> [Provided passage]:
[Start of section]
As noted above, although various surgical procedures have been reported to date, a definitive treatment method for PD has yet to be established. Although the best method is not clear, closing the midline is no longer recommended.21 To create a surgical alternative, we adapted the Mutaf triangular closure technique, first described in the closure of a large meningomyelocele in 2003, to treat PD. This technique can be utilized for defects following pilonidal sinus excision in different regions that are defined by considering the perforators in the sacrococcygeal region. Predictions can be made regarding scar formation following this technique. Our technique manipulates the tissue from two directions during defect closure. This ensures even distribution of tension and reduces the risk of tissue distortion and displacement of adjacent mobile anatomical landmarks. However, in Limberg flap closure, tissues are harvested in a single direction, which can lead to tension along a single line.
Therefore, in large defects, there is an increased risk of complications due to compromised flap circulation. Additionally, with this method, a smaller area is excised compared with many other flap techniques. Moreover, excising less tissue from the area near the anal region may help prevent complications in this region.9 No recurrence or necrosis was observed in any of our patients.
[End of section]
> [Supplied entries]:
[Start of section]
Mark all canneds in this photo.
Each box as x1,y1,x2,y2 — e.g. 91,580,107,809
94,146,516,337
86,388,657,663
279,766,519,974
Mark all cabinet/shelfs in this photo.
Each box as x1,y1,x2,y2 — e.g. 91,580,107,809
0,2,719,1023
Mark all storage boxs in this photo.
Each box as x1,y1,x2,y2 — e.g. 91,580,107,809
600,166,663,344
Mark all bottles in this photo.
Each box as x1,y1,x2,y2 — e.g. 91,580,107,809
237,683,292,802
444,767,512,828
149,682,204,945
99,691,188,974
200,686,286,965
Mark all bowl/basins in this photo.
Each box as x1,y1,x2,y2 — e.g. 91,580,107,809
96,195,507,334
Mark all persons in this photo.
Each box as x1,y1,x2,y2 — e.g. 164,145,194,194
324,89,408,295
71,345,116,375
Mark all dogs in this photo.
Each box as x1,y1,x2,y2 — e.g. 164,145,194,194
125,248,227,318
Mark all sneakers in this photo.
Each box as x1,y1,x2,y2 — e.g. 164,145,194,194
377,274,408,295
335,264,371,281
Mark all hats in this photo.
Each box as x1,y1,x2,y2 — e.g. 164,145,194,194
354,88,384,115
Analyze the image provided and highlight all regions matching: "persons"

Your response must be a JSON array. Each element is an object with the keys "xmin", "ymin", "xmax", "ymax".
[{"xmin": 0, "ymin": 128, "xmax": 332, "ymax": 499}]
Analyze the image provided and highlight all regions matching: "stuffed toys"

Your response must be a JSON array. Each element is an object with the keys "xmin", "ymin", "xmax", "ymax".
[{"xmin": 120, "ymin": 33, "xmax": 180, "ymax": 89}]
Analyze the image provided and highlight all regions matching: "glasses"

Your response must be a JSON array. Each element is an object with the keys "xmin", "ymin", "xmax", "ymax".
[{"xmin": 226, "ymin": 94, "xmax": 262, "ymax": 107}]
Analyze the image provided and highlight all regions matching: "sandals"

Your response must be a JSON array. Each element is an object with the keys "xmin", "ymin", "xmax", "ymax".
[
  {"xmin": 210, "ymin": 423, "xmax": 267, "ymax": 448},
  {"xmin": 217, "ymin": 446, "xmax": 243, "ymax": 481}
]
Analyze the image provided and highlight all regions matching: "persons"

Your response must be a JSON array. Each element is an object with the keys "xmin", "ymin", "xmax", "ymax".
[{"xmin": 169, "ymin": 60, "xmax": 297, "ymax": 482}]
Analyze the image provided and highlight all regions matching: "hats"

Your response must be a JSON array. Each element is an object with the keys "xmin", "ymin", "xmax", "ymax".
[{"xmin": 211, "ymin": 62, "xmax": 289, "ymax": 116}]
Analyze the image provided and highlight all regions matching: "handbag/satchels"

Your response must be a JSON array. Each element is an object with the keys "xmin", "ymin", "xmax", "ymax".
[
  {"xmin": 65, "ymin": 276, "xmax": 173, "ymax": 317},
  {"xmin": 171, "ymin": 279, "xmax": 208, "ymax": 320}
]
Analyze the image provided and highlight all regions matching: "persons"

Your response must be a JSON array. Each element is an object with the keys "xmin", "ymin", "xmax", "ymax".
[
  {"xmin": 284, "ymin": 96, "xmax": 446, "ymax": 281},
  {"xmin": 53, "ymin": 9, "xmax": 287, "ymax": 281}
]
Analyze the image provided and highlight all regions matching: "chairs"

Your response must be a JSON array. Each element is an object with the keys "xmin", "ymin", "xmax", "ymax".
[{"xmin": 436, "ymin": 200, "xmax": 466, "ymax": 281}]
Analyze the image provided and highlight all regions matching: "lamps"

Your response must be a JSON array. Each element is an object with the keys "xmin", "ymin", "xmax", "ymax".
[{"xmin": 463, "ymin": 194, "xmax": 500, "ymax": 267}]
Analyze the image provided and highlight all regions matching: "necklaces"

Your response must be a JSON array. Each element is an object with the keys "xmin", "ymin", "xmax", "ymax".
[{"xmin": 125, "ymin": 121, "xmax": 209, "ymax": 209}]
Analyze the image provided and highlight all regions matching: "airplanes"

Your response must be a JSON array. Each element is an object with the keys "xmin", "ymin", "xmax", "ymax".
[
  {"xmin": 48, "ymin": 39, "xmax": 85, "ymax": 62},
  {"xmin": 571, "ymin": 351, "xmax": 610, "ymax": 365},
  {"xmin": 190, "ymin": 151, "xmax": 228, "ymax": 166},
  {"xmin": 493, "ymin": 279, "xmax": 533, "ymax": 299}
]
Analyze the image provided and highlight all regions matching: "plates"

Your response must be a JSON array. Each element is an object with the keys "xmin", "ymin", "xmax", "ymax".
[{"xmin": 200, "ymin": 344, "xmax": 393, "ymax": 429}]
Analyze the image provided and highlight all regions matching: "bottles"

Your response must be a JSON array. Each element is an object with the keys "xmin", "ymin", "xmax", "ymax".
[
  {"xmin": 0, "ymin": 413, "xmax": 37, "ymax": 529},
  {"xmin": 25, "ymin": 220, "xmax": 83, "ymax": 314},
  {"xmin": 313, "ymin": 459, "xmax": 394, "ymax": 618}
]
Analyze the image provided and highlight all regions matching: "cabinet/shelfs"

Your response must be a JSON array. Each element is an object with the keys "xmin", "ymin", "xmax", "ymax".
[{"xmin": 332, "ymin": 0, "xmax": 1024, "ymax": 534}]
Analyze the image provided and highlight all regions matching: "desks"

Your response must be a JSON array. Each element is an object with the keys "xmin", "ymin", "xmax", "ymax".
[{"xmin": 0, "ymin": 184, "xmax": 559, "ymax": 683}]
[End of section]
> [Exercises to complete]:
(a) Repeat the stretch of the passage on pilonidal disease surgery from "Therefore, in large" through "of our patients.".
(b) According to the passage on pilonidal disease surgery, the Mutaf triangular closure technique was first described for the closure of what?
The material is drawn from a separate source.

> [Responses to the exercise]:
(a)
Therefore, in large defects, there is an increased risk of complications due to compromised flap circulation. Additionally, with this method, a smaller area is excised compared with many other flap techniques. Moreover, excising less tissue from the area near the anal region may help prevent complications in this region.9 No recurrence or necrosis was observed in any of our patients.

(b) A large meningomyelocele.